Впрочем, ненависть крестьян к Жану-Батисту также мало что доказывает. Быть может, он был хозяином прижимистым и грубым, чья дворянская спесь подкреплялась спокойной наглостью священнослужителя, а может, наоборот, был человеком честным, но сдержанным и лишенным той любезности, которая привлекает сердца к обходительным негодяям. Как бы там ни было, мне жаль умирающего, который через открытое окно слышал, как люди смеются и поют в ожидании его близкой кончины. По-видимому, этот Жан-Батист не ладил не только со своими крестьянами, но и со своими родными, потому что Флемаль он завещал двум своим экономкам. Слово «экономка», упомянутое в связи с каноником XVIII века, вызывает в воображении приятную особу в косынке, скромно приоткрывающей ее грудь, и в туго обтянутых чулках, которая по утрам подает хозяину шоколад, но обе мадемуазель Полларт были, вероятно, возраста более чем канонического и неколебимы в своей добродетели. Так или иначе их имена только на краткий миг возникают в списках владельцев Флемаля: кровные наследники тем или иным способом вновь вступили во владение замком. Хочется думать, что девицы Полларт получили взамен то, на что могли купить увитый жимолостью беленький домик или найти себе мужей среди своих прежних вздыхателей. Впрочем, об этом ничего неизвестно.
Но вскоре семейное владение перешло к другим хозяевам. У Франсуа-Дени, состоявшего в 1753 году бургомистром Льежа, не было детей от жены Жанны-Жозефы, дочери председателя Высшего Совета Гелдры. Умирая, он то ли из филантропических побуждений, то ли из неприязни к младшей ветви семьи, завещал замок «Обществу Благотворения детям Провидения и Михаила Архангела». Настала Революция — имущество «Детей Провидения и Михаила Архангела» растворилось в имуществе гражданских приютов, а те имение перепродали. Оно принадлежало поочередно двум семьям, а потом мощная Угольная компания, отныне ставшая хозяйкой округи, скупила то немногое, что от него сохранилось. Говорят, в 1945 году беженцы из восточных районов целую зиму провели в заброшенном замке, спали на паркетном полу, дрожали от холода возле украшенных гербами, но погасших каминов или, в крайнем случае, обогревались охапкой валежника, подобранного среди того, что осталось от сада.
Когда в 1956 году я приехала в Бельгию, я вспомнила о сохранившейся у меня гравюре и захотела увидеть Флемаль. Такси, привезшее меня из Льежа, катило по одной из бесконечных улиц рабочего предместья, серой и черной, без единой травинки, без единого деревца, по одной из тех улиц, которые мы только по привычке и равнодушию считаем пригодными для обитания (не нашего — других) и подобные которой я, конечно, встречала в десятках других стран — сопутствующая труду обстановка, с которой мирится XX век.
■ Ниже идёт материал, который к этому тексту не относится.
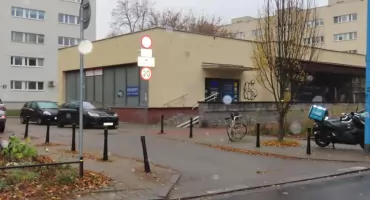 Sezonowi rowerzyści już odpuszczają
Прекрасный вид на Маас был перекрыт. Тяжелая промышленность проложила между рекой и рабочим поселком свою адскую топографию. Ноябрьское небо служило ей грязной крышкой. Расспросив местных жителей, шофер остановился у открытых ворот того, что когда-то было садом. Посредине громоздилась куча камней и щебня, указывавшая на то, что здесь недавно снесли дом. От него уцелел только один удивительный фрагмент. Опираясь на кусок пола, который в свою очередь повис на шаткой опорной стене, ввысь, к исчезнувшему второму этажу, устремлялась изящная лестница. Некоторых ступенек не хватало, но перила с их литьем XVIII века сохранились полностью. За несколько дней до моего приезда замок перешел в руки разрушителя; то, что можно было продать или унести, исчезло; перила очевидно оставались на месте в ожидании, что их увезет приобретший их антиквар. Я оказалась здесь в день закрытия, и ждала меня декорация Пиранезе — не имеющая конца лестница, легко взлетающая к небу. Каноник, если ему был свойствен склад ума, присущий его сословию, несомненно усмотрел бы в этом символ.
Большая часть имений умирает некрасиво. Замок, лишенный своих клумб и парка, был похож на тех чистокровных рысаков, которых успевают превратить в кляч, прежде чем послать на живодерню. Говорили, что на месте сада будет разбит сквер, но все скверы, за создание которых голосует современный муниципалитет, имеют свойство превращаться в место парковки. Я сожалела не о гибели дома и насаждений вокруг него, но о гибели земли, убитой промышленностью, ведущей с ней войну на измор, о смерти воды и воздуха, загрязненных во Флемале так же, как в Питтсбурге, Сиднее или Токио. Я думала о жителях старинной деревни, которым в свое время угрожали внезапные разливы реки, еще не взятой в тиски запруд. По невежеству они тоже портили землю и истощали ее, но отсутствие усовершенствованной техники не давало им зайти слишком далеко. Они сбрасывали в реку содержимое своих ночных горшков, кости животных, которых сами же закалывали, и мусор от дубильного производства, но они не сливали в нее тонны вредных и даже смертоносных отходов; они не знали меры в истреблении диких зверей и в вырубке деревьев, но это хищничество было пустяком в сравнении с тем, что творим мы, создавшие мир, где животные и деревья больше не могут жить. Конечно, в те времена люди страдали от бед, которые, по мнению наивных прогрессистов XIX столетия, отныне исчезли навсегда: в годы недорода они голодали, зато в изобильные годы нажирались так, как нам трудно и вообразить; но они не питались лишенными их природных свойств продуктами, внутри которых бродят коварные яды. Процент детей, которых они теряли в младенческом возрасте, был трагичен, но между естественной средой и количеством народонаселения поддерживалось своего рода равновесие; люди не прозябали в тесноте, порождающей тотальные войны, обесценивающей отдельную личность и разлагающей род человеческий. Они регулярно подвергались страшным нашествиям, но они не жили под постоянной атомной угрозой. Подвластные силе вещей, они еще не подчинялись циклу оголтелого производства и дурацкого потребления. Всего пятьдесят, а может, и тридцать лет назад этот переход от хрупкого существования полевых животных к существованию насекомых, снующих в своих термитниках, представлялся всем безусловным прогрессом. Сегодня мы начинаем думать по-другому.